II. L'AMBITION DE LA PROPOSITION DE LOI : RECONNAÎTRE UNE PLACE SINGULIÈRE À L'ANTISÉMITISME AU SEIN DE LA LUTTE CONTRE LA HAINE, LA VIOLENCE ET LA DISCRIMINATION

L'ambition portée par la proposition de loi s'appuie sur les dispositifs de lutte et de prévention déjà déployés par les établissements, qui portent notamment sur le racisme et les violences sexuelles et sexistes (VSS), et qu'il ne s'agit pas de remettre en cause ou de concurrencer. Ses dispositions s'insèrent par ailleurs dans un cadre législatif excédant le combat contre l'antisémitisme.

Ce point de départ explique la référence faite par plusieurs de ses dispositions, au-delà de l'antisémitisme, à la lutte contre le racisme et d'autres formes de violence, de haine et de discrimination.

Cette rédaction renvoie au débat tenu devant la mission d'information sur la manière dont le combat contre l'antisémitisme devait ou non être intégré dans un cadre plus large. La position équilibrée retenue par les auteurs de la proposition de loi, qui consiste à reconnaître une place singulière à la lutte contre l'antisémitisme au sein du combat déjà organisé contre d'autres formes de haine, résulte de trois séries de considérations.

À l'heure de la recrudescence des actes visant les étudiants juifs, il importe d'identifier de manière systématique la lutte contre l'antisémitisme et d'accroître sa visibilité, afin de prévenir le risque de sa dilution au sein des différentes actions engagées par les établissements. L'antisémitisme représente par ailleurs une forme singulière d'hostilité identitaire qui n'est pas entièrement réductible au racisme ou aux pratiques discriminatoires, du point de vue de sa construction historique comme de ses contenus - qui empruntent volontiers au complotisme.
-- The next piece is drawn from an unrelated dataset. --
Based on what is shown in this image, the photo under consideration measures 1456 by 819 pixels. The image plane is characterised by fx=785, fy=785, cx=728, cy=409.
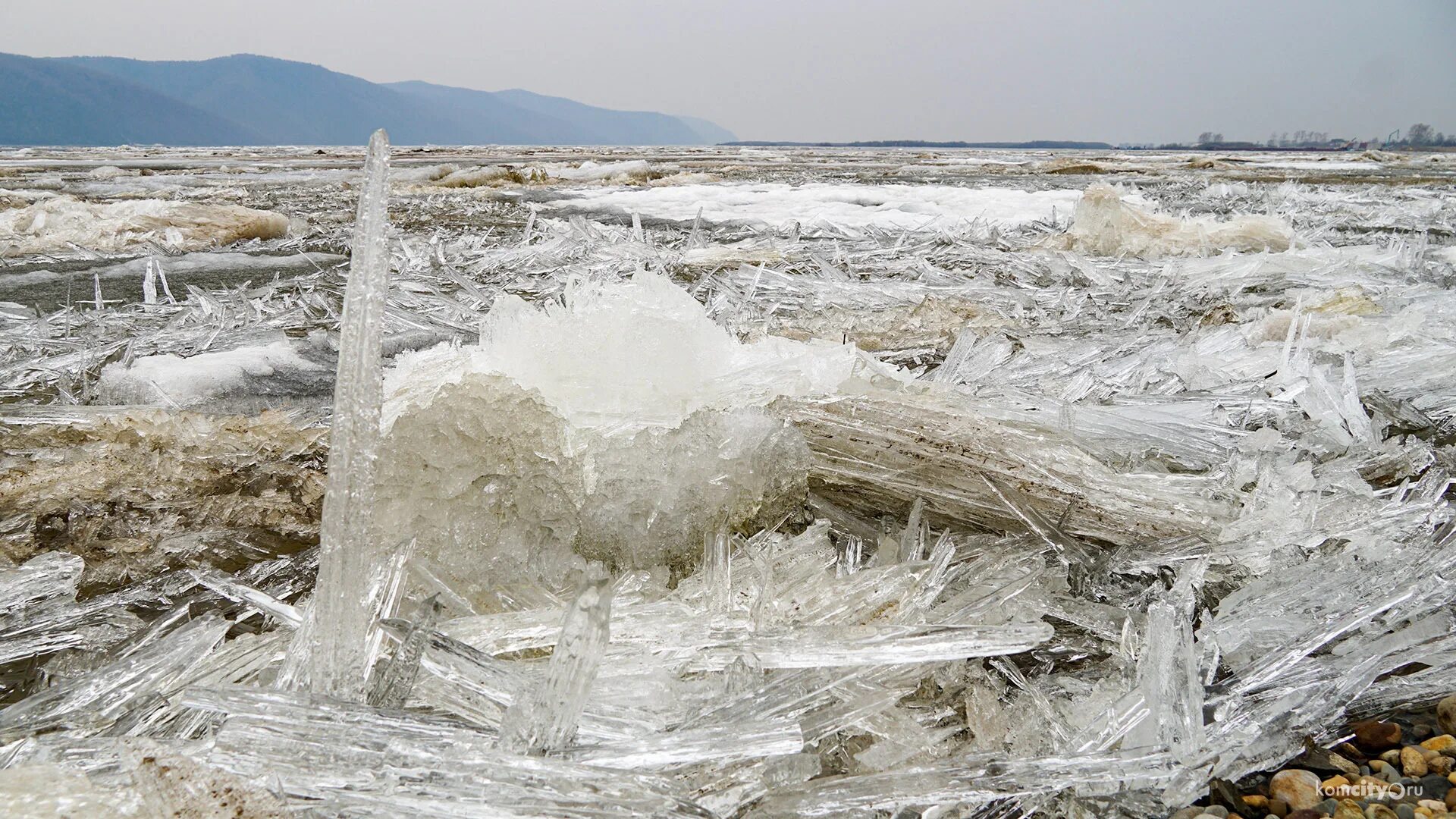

Il appelle en conséquence une vigilance accrue et des solutions spécifiques.

D'un point de vue pragmatique, la rédaction retenue tient compte de l'existant et des moyens limités des établissements, qui ne leur permettent pas de financer des dispositifs distincts pour chaque type de violence, de haine ou de discrimination. En pratique, la lutte contre l'antisémitisme, lorsqu'elle existe, est presque toujours associée à celle contre le racisme ; il arrive également qu'elle voisine avec la prise en charge des violences sexistes et sexuelles (VSS). Cette structuration correspond par ailleurs à celle des politiques publiques nationales, puisque l'action de la Dilcrah ne se limite pas à l'antisémitisme. Les rapporteurs relèvent en outre que l'inscription de la lutte contre l'antisémitisme au sein des dispositifs préexistants peut permettre de mutualiser et donc de renforcer les moyens, mais aussi de tirer parti des avancées développées sur d'autres champs, notamment la lutte contre les VSS. Le choix d'éviter la multiplication des dispositifs s'inscrit ainsi dans une logique de renforcement de l'efficacité de l'action publique.

Sur le plan des méthodes et de l'efficacité du combat, il semble enfin qu'un traitement isolé de la lutte contre l'antisémitisme puisse se révéler contre-productif. L'allocation de moyens différenciés à ce combat pourrait en effet donner le sentiment délétère d'une hiérarchisation des violences et des haines, qui pourrait en retour déboucher sur le renforcement des comportements de stigmatisation. Les référents entendus par les rapporteurs soulignent par ailleurs l'existence de parentés entre les différentes formes de violence et de haine, et les bons résultats obtenus par les méthodes de prévention reposant sur la mise en évidence de leurs mécaniques communes.

Les trois volets de la proposition de loi sont irrigués par cette recherche d'équilibre entre la préservation de l'existant et la mise en visibilité du combat contre l'antisémitisme.